Here’s the thing. We are called to give others comfort (2 Cor 1:3-4), to guide them (Col 3:16), to restore them (Gal 6:1), to lead them (Col 3:16), encourage them (1 Thess 4:18), build them up in the Lord (1 Thess 5:11), and to shepherd people (1 Pet 5:2). We are to do it with lovingkindness, patience, self-control, peacefulness, and zeal. In the process, our goal is to glorify God, to please him, and to help the person we are helping to walk with God as he transforms them into his likeness through their suffering.

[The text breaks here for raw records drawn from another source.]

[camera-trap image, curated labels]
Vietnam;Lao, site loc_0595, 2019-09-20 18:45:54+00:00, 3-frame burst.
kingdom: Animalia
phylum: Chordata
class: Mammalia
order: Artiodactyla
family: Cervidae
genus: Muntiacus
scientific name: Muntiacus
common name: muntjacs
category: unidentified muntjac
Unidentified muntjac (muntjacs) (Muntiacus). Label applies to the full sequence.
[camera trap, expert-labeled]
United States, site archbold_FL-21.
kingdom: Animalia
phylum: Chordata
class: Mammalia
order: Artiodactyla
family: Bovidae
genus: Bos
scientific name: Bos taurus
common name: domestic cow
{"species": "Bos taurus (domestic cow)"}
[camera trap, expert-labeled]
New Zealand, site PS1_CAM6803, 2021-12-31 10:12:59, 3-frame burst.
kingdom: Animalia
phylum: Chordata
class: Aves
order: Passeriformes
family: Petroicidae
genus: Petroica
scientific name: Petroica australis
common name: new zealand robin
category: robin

No one can understand another person, but God understands us. More, he has given this suffering, this trauma, to us for a reason. He wants us to run to him, to cling to him, to submit to him, to praise him and to use this hard experience to become more like Jesus. James tells us to rejoice in and because of our trials (Jas 1:3-4). Paul, in Romans tells us to glory in our suffering (Rom 5:3). And then in 2 Corinthians he tells us he exults and even boasts in his suffering (2 Cor 12:9). None of this means that we should take suffering lightly, or to think of it as not suffering at all. Jesus “suffered for us, leaving us an example, that you should follow His steps” (1 Pet 2:21). And through it all, he committed himself to the one who judges righteously (1 Pet 2:23). The writer to the Hebrews said that when Jesus was being killed, he had his eyes glued to the joy that was set before him (Heb 12:2). And this is the source, aim, and goal of comfort—to help one another, in the middle of suffering, come to the throne of God and receive his smile, and his grace, and his “well done good and faithful servant.”

You don’t need to understand my suffering to point me in the direction of the Lord of Glory. You just need to love me and come along side me and care. And when I sense that you love Jesus more than you want to breath and it shows in how you love me, I’ll run through a stone wall for you, with you—to Jesus.